#### [Work to be completed]
Rescale the material between the line containing "What depth separates" and the end of the material, inclusive, and give only those lines. Reproduce every line unchanged except that each distance and point coordinate in the answers is multiplied by 0.4 and rounded to a whole number, with halves rounded up.

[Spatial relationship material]

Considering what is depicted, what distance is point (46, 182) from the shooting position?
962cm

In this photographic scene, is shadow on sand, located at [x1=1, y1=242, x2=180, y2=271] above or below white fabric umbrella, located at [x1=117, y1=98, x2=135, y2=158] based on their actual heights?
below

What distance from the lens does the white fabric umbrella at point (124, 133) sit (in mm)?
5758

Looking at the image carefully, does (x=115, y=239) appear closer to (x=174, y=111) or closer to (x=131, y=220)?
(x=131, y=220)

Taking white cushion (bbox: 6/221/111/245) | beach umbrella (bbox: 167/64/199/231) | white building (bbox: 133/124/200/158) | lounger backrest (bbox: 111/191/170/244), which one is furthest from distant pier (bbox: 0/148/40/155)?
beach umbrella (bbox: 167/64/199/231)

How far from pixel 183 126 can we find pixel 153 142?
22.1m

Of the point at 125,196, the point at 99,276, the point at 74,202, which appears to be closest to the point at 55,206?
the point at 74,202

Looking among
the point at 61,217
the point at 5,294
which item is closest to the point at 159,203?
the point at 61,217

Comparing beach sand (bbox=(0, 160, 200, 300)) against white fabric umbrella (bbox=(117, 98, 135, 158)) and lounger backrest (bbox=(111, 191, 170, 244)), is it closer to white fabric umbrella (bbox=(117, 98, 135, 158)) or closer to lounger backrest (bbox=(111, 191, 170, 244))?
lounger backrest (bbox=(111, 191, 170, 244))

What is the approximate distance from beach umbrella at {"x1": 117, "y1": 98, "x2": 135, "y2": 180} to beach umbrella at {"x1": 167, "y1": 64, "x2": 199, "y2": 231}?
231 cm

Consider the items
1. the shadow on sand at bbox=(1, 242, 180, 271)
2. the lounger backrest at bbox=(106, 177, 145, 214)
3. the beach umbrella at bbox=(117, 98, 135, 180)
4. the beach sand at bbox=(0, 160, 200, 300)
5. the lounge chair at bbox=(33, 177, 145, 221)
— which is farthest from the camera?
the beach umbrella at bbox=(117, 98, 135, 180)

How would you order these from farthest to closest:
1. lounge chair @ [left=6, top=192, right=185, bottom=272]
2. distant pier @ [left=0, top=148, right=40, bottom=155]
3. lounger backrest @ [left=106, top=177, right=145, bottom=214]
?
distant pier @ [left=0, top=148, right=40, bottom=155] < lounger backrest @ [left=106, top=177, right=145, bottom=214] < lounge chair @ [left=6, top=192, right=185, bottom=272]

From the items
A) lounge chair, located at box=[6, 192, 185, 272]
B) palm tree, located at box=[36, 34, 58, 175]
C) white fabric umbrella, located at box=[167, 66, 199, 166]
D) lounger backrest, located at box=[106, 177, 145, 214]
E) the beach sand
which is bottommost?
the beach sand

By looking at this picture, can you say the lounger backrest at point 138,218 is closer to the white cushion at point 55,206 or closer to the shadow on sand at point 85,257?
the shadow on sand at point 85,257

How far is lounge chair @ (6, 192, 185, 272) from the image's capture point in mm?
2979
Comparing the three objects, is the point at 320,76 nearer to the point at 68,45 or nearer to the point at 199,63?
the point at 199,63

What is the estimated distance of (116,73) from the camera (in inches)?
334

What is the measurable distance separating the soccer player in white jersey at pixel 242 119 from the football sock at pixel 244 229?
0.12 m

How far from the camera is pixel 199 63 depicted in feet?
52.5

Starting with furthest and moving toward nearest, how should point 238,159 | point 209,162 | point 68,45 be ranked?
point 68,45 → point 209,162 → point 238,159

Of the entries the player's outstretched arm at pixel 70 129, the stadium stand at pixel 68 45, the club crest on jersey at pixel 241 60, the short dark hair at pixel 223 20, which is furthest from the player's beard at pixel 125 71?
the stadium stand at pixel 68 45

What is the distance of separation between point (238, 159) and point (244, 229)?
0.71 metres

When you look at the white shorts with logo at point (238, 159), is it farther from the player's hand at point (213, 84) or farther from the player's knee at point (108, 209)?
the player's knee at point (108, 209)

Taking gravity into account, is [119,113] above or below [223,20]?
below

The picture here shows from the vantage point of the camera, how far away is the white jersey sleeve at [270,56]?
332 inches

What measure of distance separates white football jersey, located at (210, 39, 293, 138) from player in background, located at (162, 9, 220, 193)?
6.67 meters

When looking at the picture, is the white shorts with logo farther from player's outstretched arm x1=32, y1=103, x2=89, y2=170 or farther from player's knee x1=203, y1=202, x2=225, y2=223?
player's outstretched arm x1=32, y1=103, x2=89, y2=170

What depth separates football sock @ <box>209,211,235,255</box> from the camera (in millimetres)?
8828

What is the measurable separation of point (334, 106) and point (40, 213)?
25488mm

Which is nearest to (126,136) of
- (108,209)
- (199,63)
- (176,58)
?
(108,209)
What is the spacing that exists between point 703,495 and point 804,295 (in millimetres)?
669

#### [Reply]
What depth separates football sock @ <box>209,211,235,255</box> from the camera (in millimetres)?
3531

What is the measurable separation of point (334, 106) and point (40, 213)?
10195mm

Which is nearest to (126,136) of
- (108,209)
- (199,63)
- (176,58)
?
(43,84)
What is the spacing that exists between point 703,495 and point 804,295 (in millimetres)?
268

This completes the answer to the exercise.